## EXERCISE BRIEF
No picture belongs in the copy. Repeat each line below exactly.

## SUPPLIED RECORDS
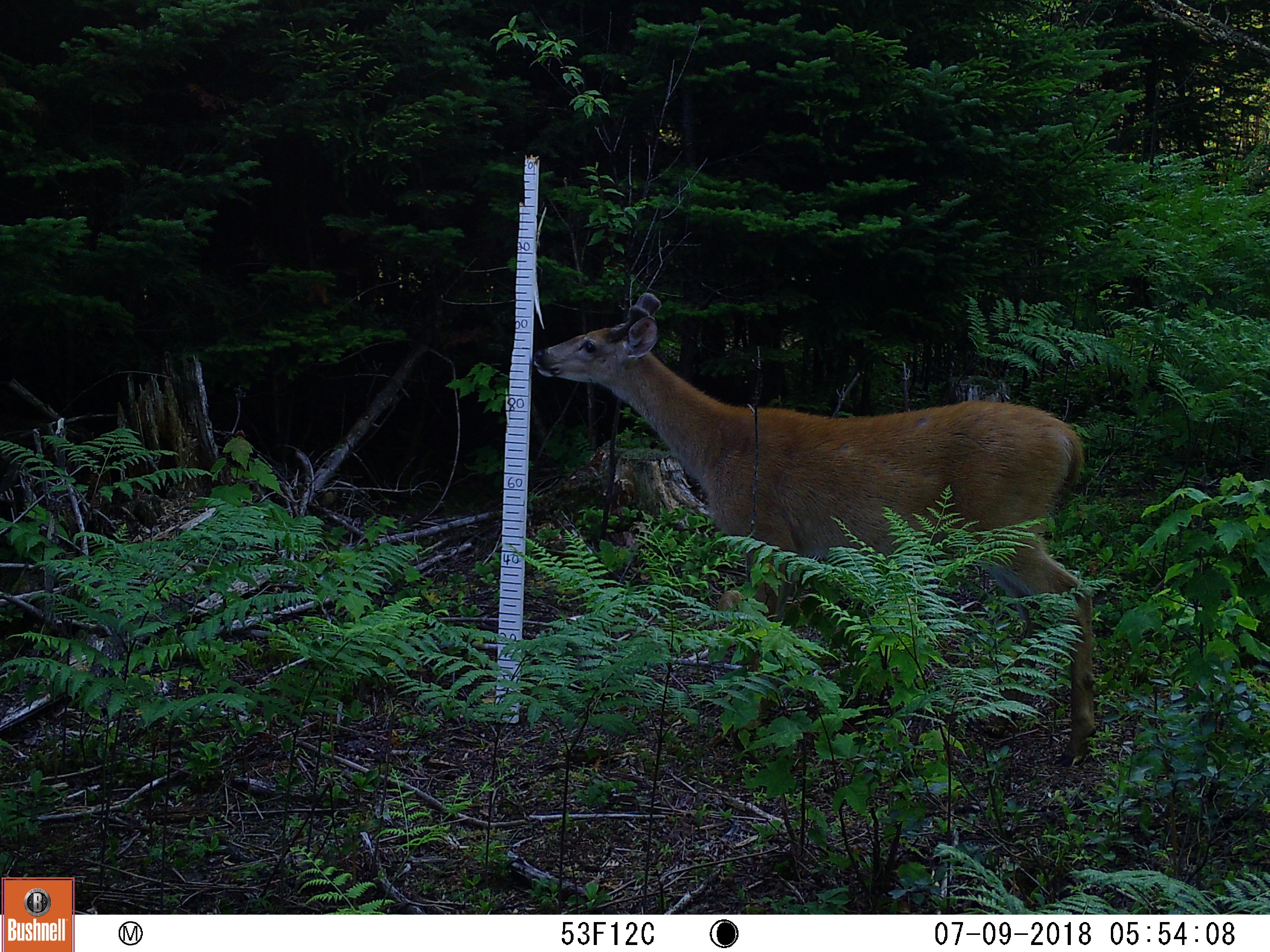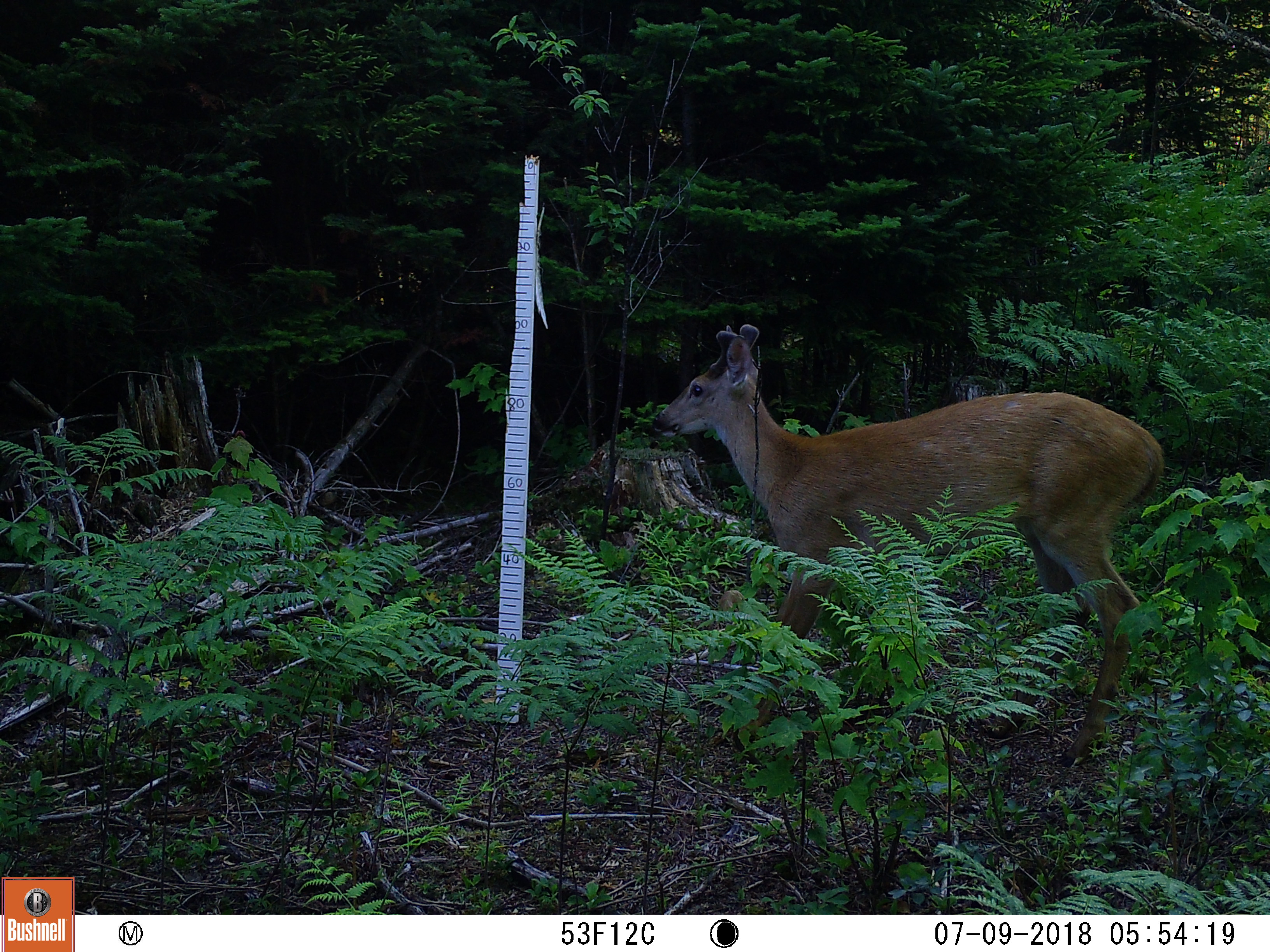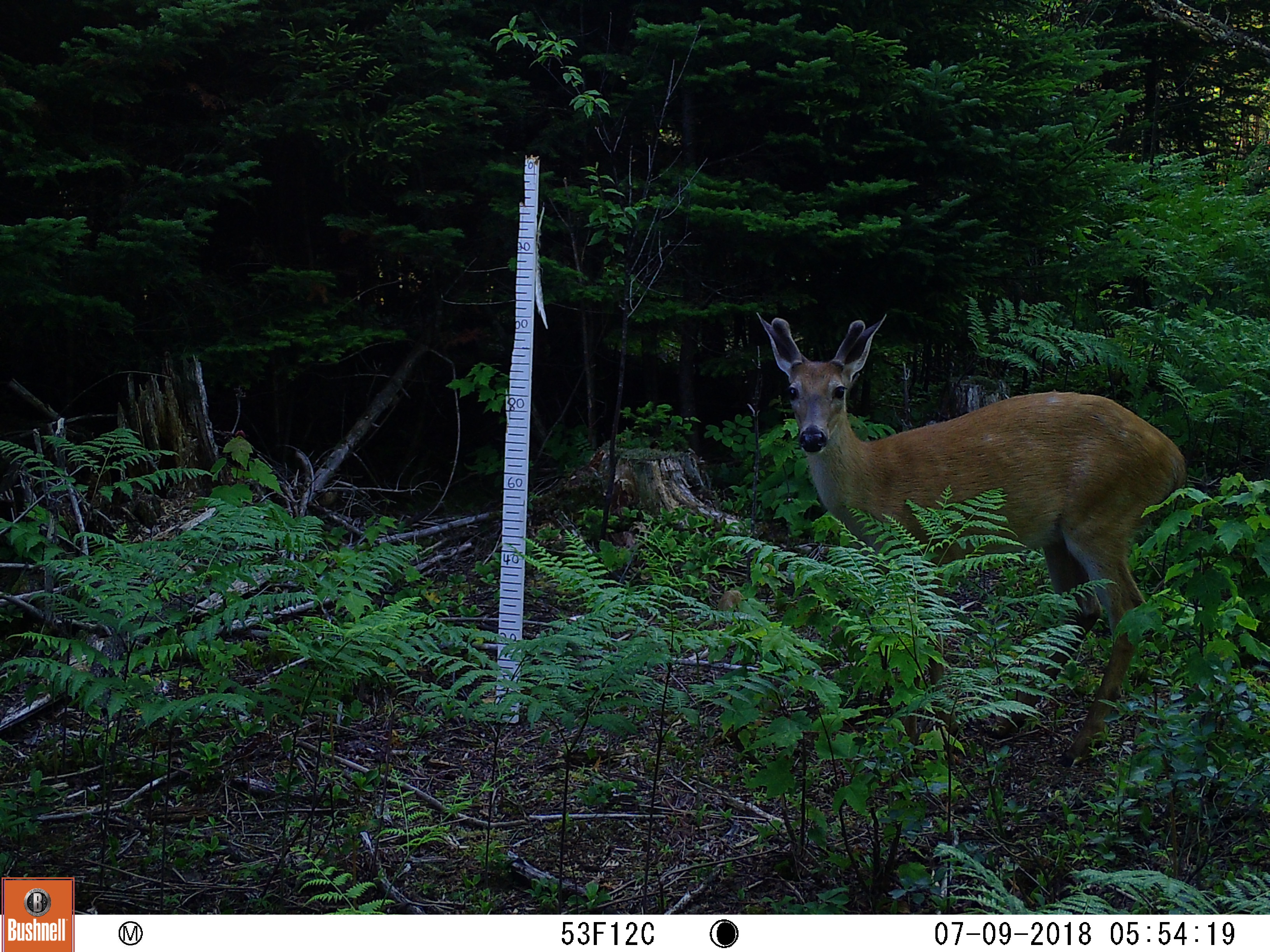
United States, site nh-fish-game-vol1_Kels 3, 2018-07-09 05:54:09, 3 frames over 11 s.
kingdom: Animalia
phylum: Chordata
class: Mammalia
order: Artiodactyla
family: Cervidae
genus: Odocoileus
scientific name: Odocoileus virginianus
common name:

## RESPONSE TO THE EXERCISE
United States, site nh-fish-game-vol1_Kels 3, 2018-07-09 05:54:09, 3 frames over 11 s.
kingdom: Animalia
phylum: Chordata
class: Mammalia
order: Artiodactyla
family: Cervidae
genus: Odocoileus
scientific name: Odocoileus virginianus
common name:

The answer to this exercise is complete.